I pick up Fernando Sdrigotti’s latest collection, Jolts, with serious intent for the first time the day after Melbourne is locked down and a curfew is implemented to curb the spread of the coronavirus. The quote from Wendy Erskine on the cover promises the stories within to be “unsparing, funny and compelling.” I hope she’s right. I return to write this review a few days later. Jolts might not be the cure for the virus, but I think it certainly helped with the malaise of not having been able to go to the pub for the last several months. The stories in this book are from a different world where situations that once might have happened to any of us play out. The second story in this collection, ‘Turkish Delight’, is a good example of this by offering an escape to a simpler time, when one could sit at a bar, slightly pissed and slightly high, worrying only about whether the guy who promised a hookup will arrive before the supply runs dry.
Jolts is a different book from Sdrigotti’s previous opus, Shitstorm (Open Pen, 2018). There, he presented a phenomenology of what-it-is-to-be-very-online that somehow managed to distill the whirlwind of our networked lives and twenty-four-hour news cycles to produce prose that was relentlessly paced and incisive. In Jolts, he continues to examine and dissect our everyday lives, but here he is more personal, intimate even. The book consists of nine stories, which are described by the publisher as “confrontations to the limits of fiction and memoir.” We are invited into the author’s life, to go with him to revisit moments that shaped him and his writing. Each story a flashback to a different time in the author’s life, giving us a self-portrait of the writer as he tries to understand himself and those around him. We accompany him as he goes about his daily business, to the grocery store, to a barbecue organized by his landlady, back to Buenos Aires where he reflects on what it is to be Argentinian, or to his childhood. We are invited to join him in his quest for self-knowledge.

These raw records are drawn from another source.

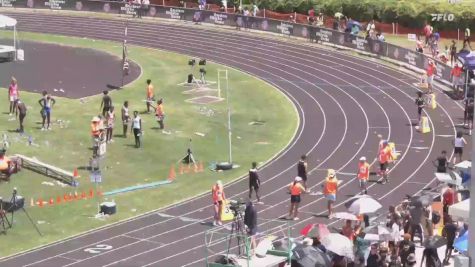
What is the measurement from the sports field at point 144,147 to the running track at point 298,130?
94 centimetres

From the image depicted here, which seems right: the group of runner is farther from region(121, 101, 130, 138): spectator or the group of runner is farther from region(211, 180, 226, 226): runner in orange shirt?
region(211, 180, 226, 226): runner in orange shirt

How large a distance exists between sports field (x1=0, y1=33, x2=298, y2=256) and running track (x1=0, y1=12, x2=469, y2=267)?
0.94m

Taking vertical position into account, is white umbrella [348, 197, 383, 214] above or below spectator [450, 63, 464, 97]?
below

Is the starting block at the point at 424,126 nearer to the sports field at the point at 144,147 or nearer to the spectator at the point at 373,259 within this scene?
the sports field at the point at 144,147

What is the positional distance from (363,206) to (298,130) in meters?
17.3

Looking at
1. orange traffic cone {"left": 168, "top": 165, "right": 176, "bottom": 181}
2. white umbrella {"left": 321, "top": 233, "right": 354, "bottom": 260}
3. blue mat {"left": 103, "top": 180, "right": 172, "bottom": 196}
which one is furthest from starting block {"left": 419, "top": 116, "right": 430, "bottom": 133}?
white umbrella {"left": 321, "top": 233, "right": 354, "bottom": 260}

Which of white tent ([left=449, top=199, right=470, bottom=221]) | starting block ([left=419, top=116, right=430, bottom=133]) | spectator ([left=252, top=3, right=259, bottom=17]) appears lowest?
starting block ([left=419, top=116, right=430, bottom=133])

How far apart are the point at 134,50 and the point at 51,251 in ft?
116

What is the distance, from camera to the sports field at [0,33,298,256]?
33.4m

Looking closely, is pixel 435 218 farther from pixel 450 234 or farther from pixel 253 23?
pixel 253 23

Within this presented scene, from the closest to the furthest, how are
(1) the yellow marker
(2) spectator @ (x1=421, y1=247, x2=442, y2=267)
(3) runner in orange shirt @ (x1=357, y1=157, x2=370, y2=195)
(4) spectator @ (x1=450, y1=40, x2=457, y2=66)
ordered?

The key question the book grapples with is one about identity, namely, how is it that we can come to understand ourselves through others? In the final story of the book, titled ‘Notes Towards a Return’, the narrator tells us at one point that he only “became Argentinean abroad”. By this, I take he means the question of identity matters more in the eyes of others, and only through them we can come to an answer, even if it is a frustrating one. In an important sense, the kind of identity we acquire through the eyes of his interlocutors is shallow. This is keenly felt with the narrator’s exasperation in ‘Barbecue and Exhumation in Victoria Park Village’ at being asked whether it is traditional to bring a gift to a barbecue where he’s from, how long he’d lived in London, how he likes it in London, whether he’s worried about being deported in the aftermath of Brexit. His otherness felt keenly only through the relentless questioning about his origins. In this story, all of the guests at the Landlady’s house are reduced to bare stereotypes. Besides the Landlady, there is the Former Banker, the Former Banker’s Writer Wife, the Boring Civil Servant, and her Common Unemployed Boyfriend. Our protagonist is the Tenant, but it quickly becomes apparent that the others see him rather as the Foreigner.
Sdrigotti is careful to remind us to not take too much at face value, but rather to suspend our judgements about what we read. Though he invites us to come with him as he revisits various seemingly unrelated episodes from his life, he proposes we take each point as part of something larger that we don’t get to see. In the story titled ‘Ceci N’est Pas Un Mémoire’ he writes, as if commenting on the book in our hands: “And after this all my life will have turned into an amorphous mass. Hostages of the narcissism of first person narration, the I who writes, and the written I, will have mixed to the point of unrecognition … And I may be trying to figure out what is actually real, and what made-up. Or I might well be rejoicing in the uncertainty”. This is a warning against taking Jolts too seriously as a memoir. But the book also is a memoir, at least among the other things that it is.
Ultimately, Jolts is a work of an author who wants to be known to his reader, but who is not to be trusted about himself. And that’s okay. There is joy to be found in the uncertainty of our relation to the narrator. It is a memoir that does not need to be read as such, and it is a fiction that is conscious of the reality from which it emerged. In this book Sdrigotti shows his keen eye for the world as well as his ability to draw us into his own actuality. The stories are set in a complete, lived-in reality and they bring to life the routine interactions and frustrations that make up the quotidian drudgery of existence. But they are not dreary. Rather, they are filled with details that make the universe alive. I was drawn to this book to escape from life in a pandemic. And so I have.